So.. it's Banned Book Week. Have you read any banned books as an act of rebellion against banning?
And what is your favorite banned book? http://www.ala.org/ala/issuesadvocacy/banned/frequentlychallenged/index.cfm
Me.. I love Vonnegut, Judy Blume, Roald Dahl, Lois Lowry...
2010-09-30T10:43:46Z
The reading list in my Sr. Lit class in HS was nothing but banned books - Ms. V believed in the quiet rebellion.
LilyRT2010-09-30T09:02:59Z
Favorite Answer
currently reading For Whom The Bell Tolls by Ernest Hemingway--forbidden to be mailed and banned in Turkey.
gotta love Mark Twain--especially gotta love the irony that it's banned for racist language considering the meaning behind the book is decidedly non-racist.
Lois Lowry was awesome. I love all of her books. Roald Dahl is great, too. Personally, I like the HP series- banned, I belive in several school systems. And OMG... Jean M. Auel's Earth's Children series was AMAZING. I loved her work, but I guess evolution is too much of a touch subject for people nowdays. Ugh. Mart Twain is alright, although most of his books were actually required reading in our school. Go figure.
And no, I have not read anything as an act of rebellion. I read them because I wanted to.. most of them before I knew anything about them being banned.
The Bible is banned in nearly a dozen countries. Reading the Bible is always an act of rebellion against the "Old Adam" in me, not necessarily against any particular person, rule, or country.

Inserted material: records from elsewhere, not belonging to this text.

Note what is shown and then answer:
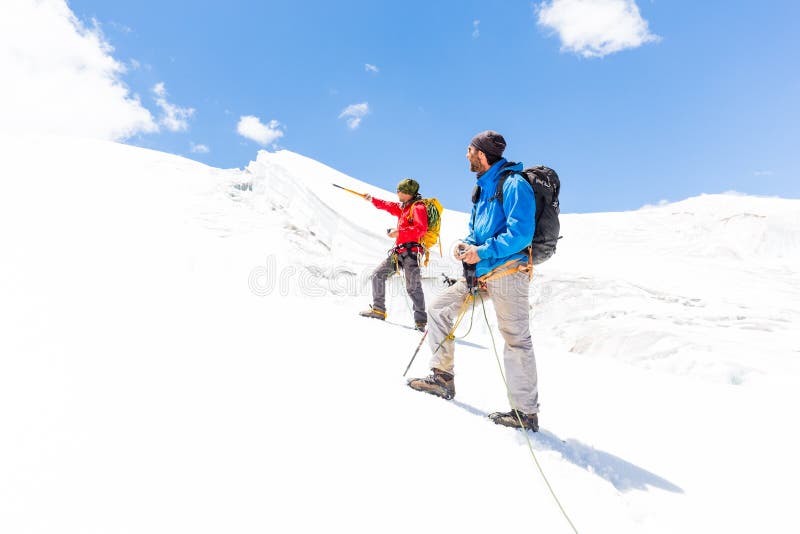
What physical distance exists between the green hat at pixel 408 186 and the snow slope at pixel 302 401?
1.91 metres

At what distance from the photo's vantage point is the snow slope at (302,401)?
6.23 feet

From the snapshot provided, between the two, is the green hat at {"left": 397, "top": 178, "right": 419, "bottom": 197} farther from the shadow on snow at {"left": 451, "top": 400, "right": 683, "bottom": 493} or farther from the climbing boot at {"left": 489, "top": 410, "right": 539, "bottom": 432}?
the climbing boot at {"left": 489, "top": 410, "right": 539, "bottom": 432}

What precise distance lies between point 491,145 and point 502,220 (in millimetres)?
598

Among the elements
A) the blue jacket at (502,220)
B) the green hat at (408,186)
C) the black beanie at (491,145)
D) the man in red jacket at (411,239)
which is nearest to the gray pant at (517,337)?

I read Catcher in the Rye when I was a teenager out of rebellion, yes. But I didn't get it. As far as I could tell, it was just banned because of the language.
But when I read it as an adult, I got a whole new understanding out of it. I loved it. It's one of my favorite books.
Catcher in the Rye, 1984, Animal Farm, Catch-22, and Slaughterhouse 5 are fantastic books that everyone should read. Lolita and Brave New world are also good, but a touch over hyped, IMHO.